For the data below, work out how many lines contain the word "name" and supply only that number.

Stored data entries:
━━━━━━━━
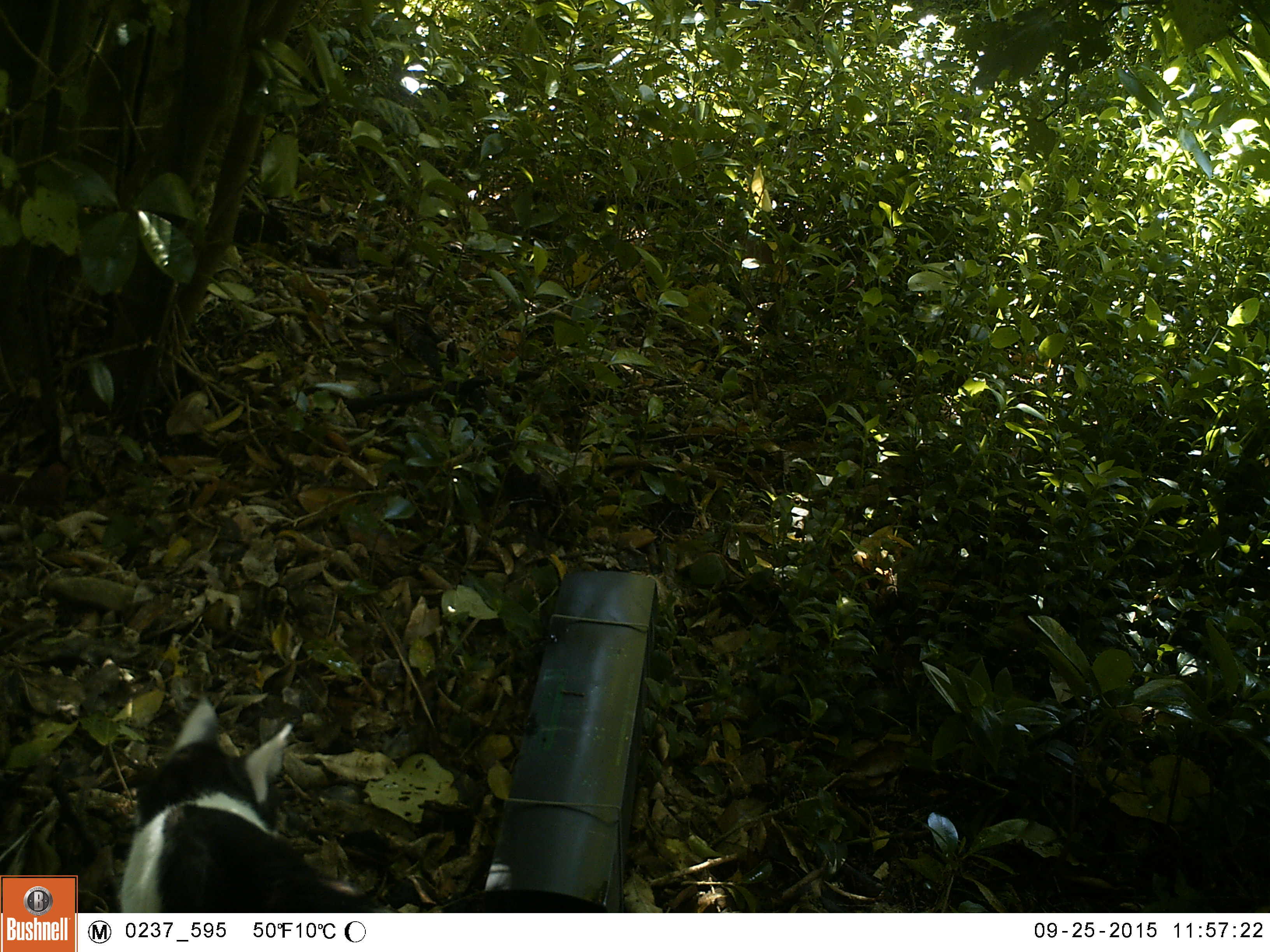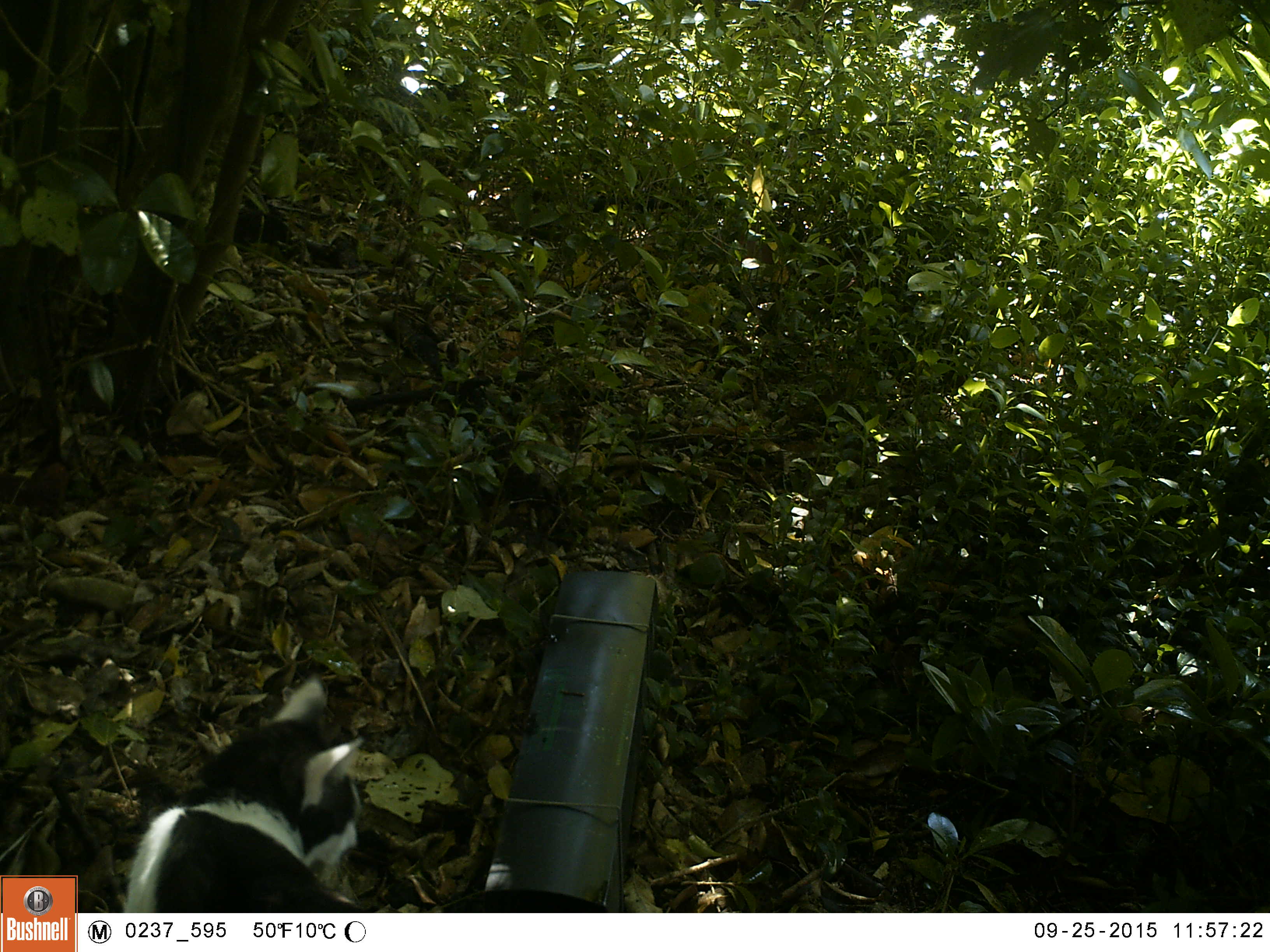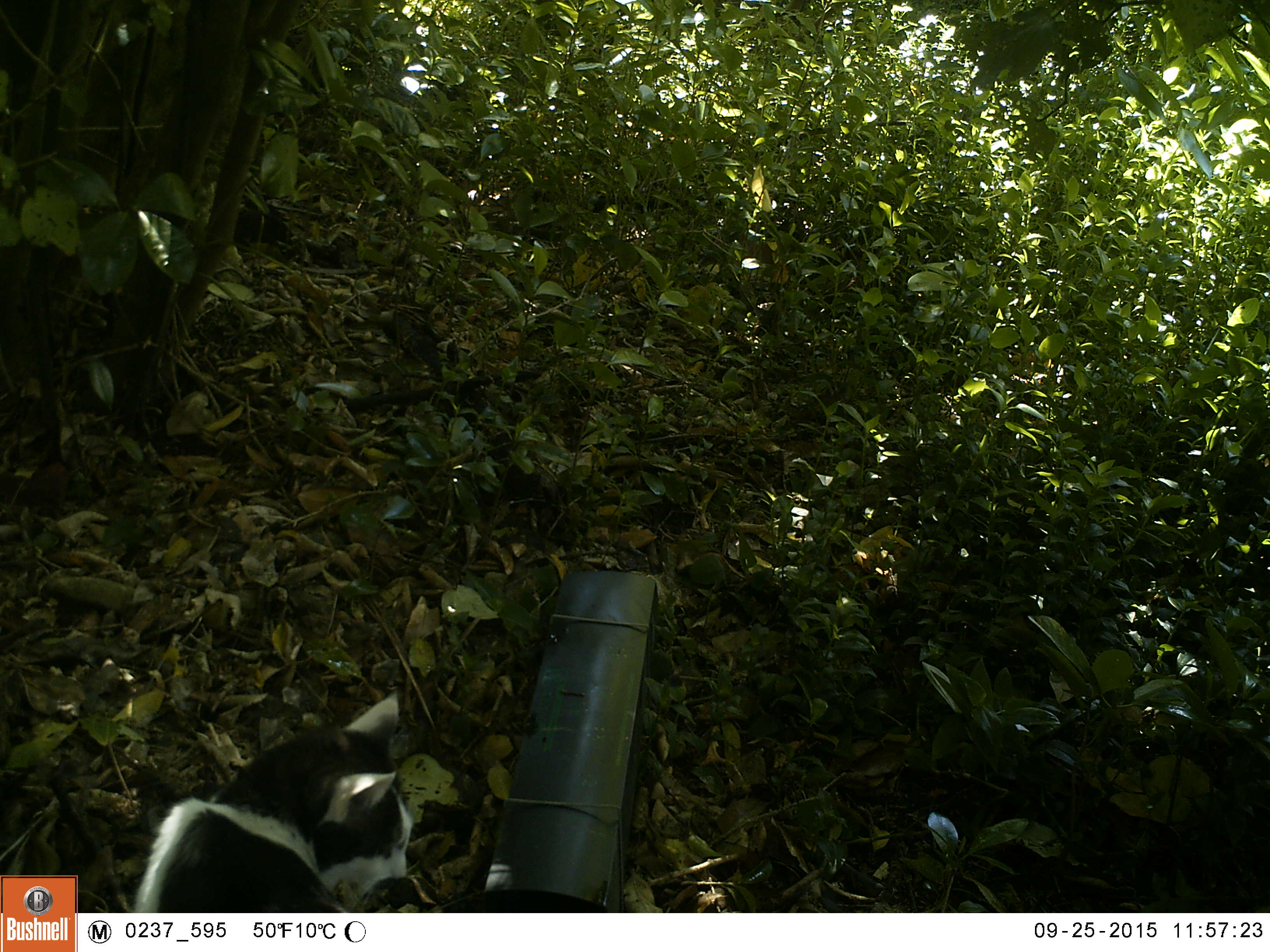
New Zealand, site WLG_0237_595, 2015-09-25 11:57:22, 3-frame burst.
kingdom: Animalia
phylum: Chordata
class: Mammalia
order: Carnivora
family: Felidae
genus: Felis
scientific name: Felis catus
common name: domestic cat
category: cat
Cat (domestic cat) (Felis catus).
━━━━━━━━
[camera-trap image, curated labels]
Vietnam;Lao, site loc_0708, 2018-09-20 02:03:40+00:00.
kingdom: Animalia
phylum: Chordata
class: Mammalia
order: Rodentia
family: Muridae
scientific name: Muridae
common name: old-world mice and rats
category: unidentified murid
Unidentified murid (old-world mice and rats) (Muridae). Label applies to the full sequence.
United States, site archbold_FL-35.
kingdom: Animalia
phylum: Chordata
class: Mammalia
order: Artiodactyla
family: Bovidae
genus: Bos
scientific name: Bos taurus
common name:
━━━━━━━━
Answer box:
6